The rule of thumb I've heard is to use nine or ten months of daily to calculate the salary equivalent. It's not just the holidays you take but also public holidays and company days not to mention gaps between contracts and illness. 200 billable days per annum would be as high as you should realistically expect on average with any extra being a bonus. Don't forget to include 8-10% in lost employer pension contributions and VHI, PAYE allowance, travel scheme if used etc.


----------



## runner (26 Jan 2007)

These are 'rule of thumb' figures I cam across recently from some job agency calculations.
Say permanent salary level 60K.
Add 33% 'uncertainty factor' brings your annual to around 80K.
Divide by actual possibe working  days  typically  230 pa.
This computes as around 350 euro per day.

(the agency will then add on 15/20% themselves if supplying such  contractor).

Days computation of 230  = 365- holidays 14/20 - sick days 5/10 -104 weekend days approx.

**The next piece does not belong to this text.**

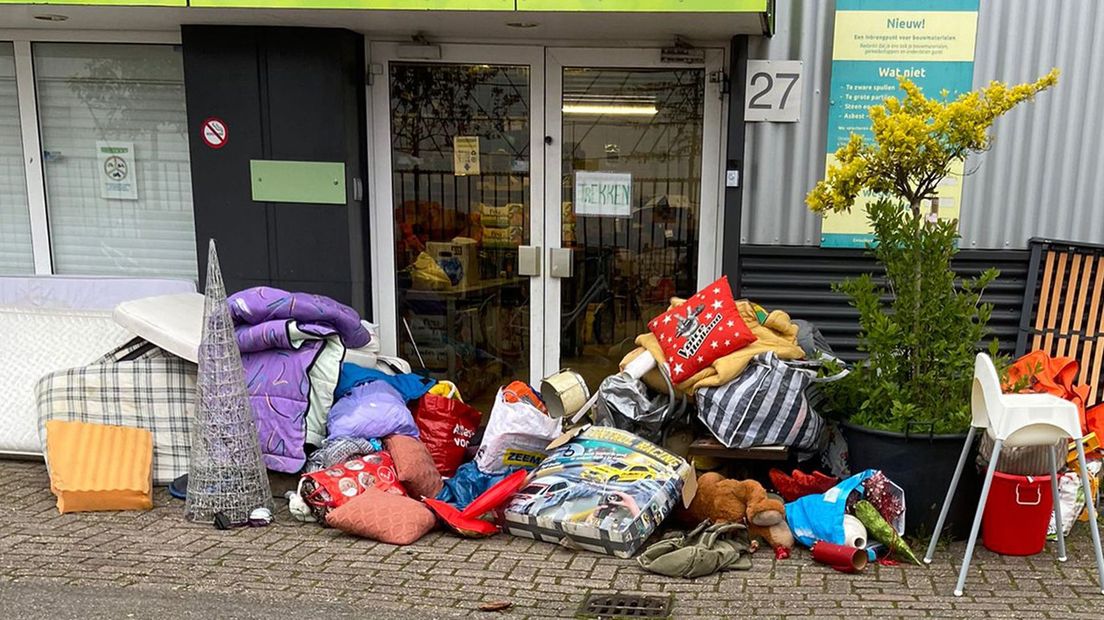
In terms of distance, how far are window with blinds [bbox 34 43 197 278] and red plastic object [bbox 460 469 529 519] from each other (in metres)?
3.27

.. for what its worth, hope it helps..

R


----------



## MugsGame (3 Feb 2007)

Don't forget our 9 public holidays (plus Good Friday  if you get it). Many employers also give more than the 20 day statutory leave entitlement. My pessimistic rule of thumb is 200 working days in a year, which is also an easy figure to do mental calculations with, and perhaps allows for some of the time a contractor will spend on overhead activities (dealing with tax and keeping books, etc.).


----------



## mountainyman (8 Feb 2007)

C/C++ coding in Galway should pay Euro 280 per day.

MM


----------



## MugsGame (8 Feb 2007)

Mind if I ask what you base this on? Would it not vary somewhat based on experience and any relevant domain knowledge (e.g. financial services.) ?


----------



## sinbadfury (22 Feb 2007)

darag said:


> I don't think contracting is particularly attractive in Ireland.  It's not like in some other countries where contractors are often the cream of developers and so command quite high daily rates.  There are plenty of inexperienced  and/or weakish  developers contracting which means rates start off quite low but typical rates for those with 6+ years would be in the 250-400 euro/day range.

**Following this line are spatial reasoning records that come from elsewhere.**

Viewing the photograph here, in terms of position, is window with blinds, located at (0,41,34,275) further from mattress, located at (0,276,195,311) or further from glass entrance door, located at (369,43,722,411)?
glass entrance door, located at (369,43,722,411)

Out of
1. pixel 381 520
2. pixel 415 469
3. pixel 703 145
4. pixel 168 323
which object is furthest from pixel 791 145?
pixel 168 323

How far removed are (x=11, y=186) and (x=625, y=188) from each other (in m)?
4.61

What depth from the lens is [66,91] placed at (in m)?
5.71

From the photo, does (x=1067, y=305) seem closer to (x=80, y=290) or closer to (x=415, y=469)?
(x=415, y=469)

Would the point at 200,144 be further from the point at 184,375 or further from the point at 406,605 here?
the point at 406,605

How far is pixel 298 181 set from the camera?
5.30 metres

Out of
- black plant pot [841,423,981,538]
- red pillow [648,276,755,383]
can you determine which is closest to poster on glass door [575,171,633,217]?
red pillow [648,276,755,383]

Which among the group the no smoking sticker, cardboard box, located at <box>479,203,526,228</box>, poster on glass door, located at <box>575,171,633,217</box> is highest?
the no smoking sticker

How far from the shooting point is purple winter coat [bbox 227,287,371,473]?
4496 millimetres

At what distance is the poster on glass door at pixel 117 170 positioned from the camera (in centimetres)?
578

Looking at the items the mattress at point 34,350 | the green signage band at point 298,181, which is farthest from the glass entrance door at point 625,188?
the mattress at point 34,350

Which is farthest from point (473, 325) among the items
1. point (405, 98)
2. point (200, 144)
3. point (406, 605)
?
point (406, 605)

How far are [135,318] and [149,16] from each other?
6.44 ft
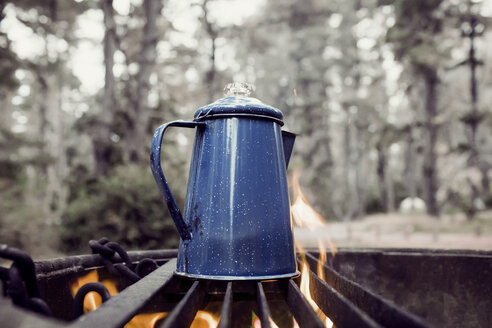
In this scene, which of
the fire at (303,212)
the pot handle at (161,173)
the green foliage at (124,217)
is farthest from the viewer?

I think the rate issue isnt helped by the enormous rates the agencies take and also I think being contractor here in Ireland especially in regard to IT means 'temp' to most companies and agencies market you as such.

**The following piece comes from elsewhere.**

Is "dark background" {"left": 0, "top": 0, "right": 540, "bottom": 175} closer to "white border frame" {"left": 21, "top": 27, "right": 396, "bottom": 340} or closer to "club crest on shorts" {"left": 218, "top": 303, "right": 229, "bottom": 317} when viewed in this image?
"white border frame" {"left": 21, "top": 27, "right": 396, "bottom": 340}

Many contractors are specialists, and there are not a huge amount of 'weak' developers in the contract market I think, we're just seen as people who want to earn more for doing less, which is grossly unfair.

But in regard to rates for C/C++ etc, yes you would be lucky to get above what the above posters have suggested I guess


----------



## cerberos (18 Jan 2009)

Runner,

Does permanent salary €60k mean package - salary + emp pension contrs + health ins + call also (if any)

C


----------



## runner (18 Jan 2009)

Cerberos, my understanding was salary only. Other items not included.


----------



## cerberos (18 Jan 2009)

thx Runner,


----------